====== DATA SHOWN

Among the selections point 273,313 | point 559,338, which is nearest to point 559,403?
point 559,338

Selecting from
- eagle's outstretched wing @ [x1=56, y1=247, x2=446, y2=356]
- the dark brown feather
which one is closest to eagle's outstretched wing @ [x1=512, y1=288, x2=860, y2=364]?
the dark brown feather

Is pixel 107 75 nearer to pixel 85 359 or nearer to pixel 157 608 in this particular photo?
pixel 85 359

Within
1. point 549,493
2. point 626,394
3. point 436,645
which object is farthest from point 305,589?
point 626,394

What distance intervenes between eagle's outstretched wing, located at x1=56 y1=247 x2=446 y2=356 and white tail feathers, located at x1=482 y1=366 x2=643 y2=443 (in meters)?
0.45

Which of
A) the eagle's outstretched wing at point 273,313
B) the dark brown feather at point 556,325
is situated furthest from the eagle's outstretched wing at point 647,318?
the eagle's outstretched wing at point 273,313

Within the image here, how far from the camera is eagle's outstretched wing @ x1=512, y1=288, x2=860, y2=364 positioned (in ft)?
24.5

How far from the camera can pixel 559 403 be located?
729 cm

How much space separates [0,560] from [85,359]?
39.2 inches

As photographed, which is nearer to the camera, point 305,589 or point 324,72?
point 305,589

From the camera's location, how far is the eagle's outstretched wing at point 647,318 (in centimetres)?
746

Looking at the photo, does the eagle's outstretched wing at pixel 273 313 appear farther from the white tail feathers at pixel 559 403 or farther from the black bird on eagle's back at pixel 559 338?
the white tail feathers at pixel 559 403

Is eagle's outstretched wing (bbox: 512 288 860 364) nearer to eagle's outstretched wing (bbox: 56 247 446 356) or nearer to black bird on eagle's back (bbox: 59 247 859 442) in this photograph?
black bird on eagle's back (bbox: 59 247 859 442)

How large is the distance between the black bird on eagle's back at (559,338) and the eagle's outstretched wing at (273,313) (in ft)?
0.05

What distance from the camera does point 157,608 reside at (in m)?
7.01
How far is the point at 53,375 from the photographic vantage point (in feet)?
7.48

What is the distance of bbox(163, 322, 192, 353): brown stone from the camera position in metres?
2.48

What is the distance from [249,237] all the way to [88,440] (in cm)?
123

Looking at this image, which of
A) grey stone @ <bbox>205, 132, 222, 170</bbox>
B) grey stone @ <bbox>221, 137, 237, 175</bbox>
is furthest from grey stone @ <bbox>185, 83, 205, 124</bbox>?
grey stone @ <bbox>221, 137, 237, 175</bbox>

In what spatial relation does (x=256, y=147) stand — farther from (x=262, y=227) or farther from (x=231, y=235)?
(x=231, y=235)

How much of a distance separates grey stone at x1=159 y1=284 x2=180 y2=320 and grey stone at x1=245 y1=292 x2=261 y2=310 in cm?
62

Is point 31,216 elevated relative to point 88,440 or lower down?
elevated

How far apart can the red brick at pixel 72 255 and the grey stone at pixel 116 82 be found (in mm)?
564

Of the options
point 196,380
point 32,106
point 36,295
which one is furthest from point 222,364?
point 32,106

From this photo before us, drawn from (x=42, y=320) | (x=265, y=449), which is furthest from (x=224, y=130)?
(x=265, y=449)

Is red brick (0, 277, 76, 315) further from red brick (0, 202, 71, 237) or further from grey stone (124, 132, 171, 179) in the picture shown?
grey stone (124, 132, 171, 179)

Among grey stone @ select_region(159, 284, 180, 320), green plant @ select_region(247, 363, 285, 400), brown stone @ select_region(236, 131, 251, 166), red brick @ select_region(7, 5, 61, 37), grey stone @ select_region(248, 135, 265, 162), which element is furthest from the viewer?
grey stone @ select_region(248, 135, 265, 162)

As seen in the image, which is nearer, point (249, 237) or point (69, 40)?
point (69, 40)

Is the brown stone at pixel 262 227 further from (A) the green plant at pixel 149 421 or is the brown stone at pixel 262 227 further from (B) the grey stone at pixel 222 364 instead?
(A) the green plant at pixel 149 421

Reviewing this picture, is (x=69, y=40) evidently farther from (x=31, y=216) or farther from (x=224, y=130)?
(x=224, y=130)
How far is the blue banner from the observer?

============
====== DATA SHOWN

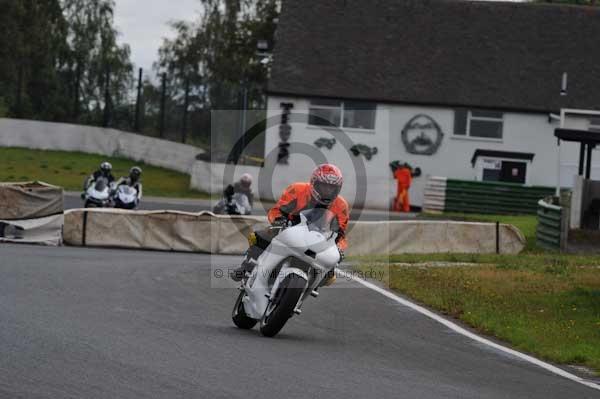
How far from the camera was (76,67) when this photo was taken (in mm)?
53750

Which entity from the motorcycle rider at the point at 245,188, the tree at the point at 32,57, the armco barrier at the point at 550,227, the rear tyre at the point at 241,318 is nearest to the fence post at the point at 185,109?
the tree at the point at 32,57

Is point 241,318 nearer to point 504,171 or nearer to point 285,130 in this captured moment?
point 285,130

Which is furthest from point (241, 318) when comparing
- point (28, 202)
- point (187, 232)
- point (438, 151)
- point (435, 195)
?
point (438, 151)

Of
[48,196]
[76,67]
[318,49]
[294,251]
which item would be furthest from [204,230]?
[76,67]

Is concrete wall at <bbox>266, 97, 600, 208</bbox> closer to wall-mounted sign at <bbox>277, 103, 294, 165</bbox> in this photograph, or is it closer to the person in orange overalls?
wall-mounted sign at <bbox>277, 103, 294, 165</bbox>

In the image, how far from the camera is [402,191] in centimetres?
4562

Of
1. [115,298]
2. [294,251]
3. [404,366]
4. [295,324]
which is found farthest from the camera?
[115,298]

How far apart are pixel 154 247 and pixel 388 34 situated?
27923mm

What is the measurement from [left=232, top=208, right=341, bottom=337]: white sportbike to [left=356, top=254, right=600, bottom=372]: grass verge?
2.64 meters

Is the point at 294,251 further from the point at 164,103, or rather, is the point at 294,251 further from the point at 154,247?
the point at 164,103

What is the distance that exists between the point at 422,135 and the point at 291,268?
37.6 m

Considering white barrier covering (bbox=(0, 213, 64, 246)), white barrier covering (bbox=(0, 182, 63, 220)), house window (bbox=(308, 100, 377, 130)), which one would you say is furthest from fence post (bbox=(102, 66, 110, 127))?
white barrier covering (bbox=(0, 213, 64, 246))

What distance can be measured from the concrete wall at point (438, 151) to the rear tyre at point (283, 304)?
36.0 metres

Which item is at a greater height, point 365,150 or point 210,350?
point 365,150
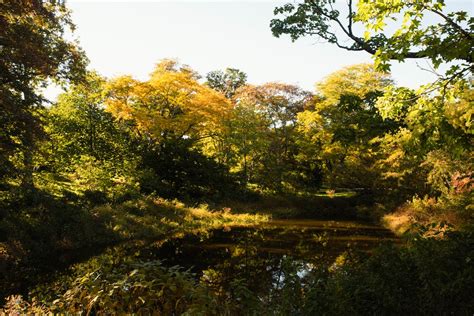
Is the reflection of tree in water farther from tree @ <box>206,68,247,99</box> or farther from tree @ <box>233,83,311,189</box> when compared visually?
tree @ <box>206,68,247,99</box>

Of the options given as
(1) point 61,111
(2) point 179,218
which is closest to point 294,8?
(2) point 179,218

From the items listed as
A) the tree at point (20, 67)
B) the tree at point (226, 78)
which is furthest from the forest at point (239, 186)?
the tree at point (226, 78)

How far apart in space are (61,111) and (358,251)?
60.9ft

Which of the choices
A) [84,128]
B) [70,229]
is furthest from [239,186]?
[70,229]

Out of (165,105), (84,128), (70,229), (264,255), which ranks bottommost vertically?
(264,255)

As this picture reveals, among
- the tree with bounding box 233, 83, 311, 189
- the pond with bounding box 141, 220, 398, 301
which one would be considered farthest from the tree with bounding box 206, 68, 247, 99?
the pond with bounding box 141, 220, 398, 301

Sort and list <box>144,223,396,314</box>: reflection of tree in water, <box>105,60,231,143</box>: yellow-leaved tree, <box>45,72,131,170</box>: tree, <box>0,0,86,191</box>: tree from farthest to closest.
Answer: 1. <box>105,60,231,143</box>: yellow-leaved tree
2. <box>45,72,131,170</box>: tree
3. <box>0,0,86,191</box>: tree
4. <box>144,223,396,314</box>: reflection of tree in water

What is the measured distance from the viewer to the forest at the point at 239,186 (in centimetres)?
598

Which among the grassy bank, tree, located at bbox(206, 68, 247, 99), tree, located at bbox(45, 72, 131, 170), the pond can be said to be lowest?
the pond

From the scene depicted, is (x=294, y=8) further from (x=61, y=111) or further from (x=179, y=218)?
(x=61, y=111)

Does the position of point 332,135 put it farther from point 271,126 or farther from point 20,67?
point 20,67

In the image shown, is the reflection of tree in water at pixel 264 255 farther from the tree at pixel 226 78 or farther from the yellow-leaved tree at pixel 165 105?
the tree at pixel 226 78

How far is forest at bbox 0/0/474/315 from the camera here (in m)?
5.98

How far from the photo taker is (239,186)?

============

:: REQUEST ::
Count the lines above that contain the string "farthest", with case counting. Reply with the number alone.

:: RESPONSE FOR THIS EXERCISE ::
4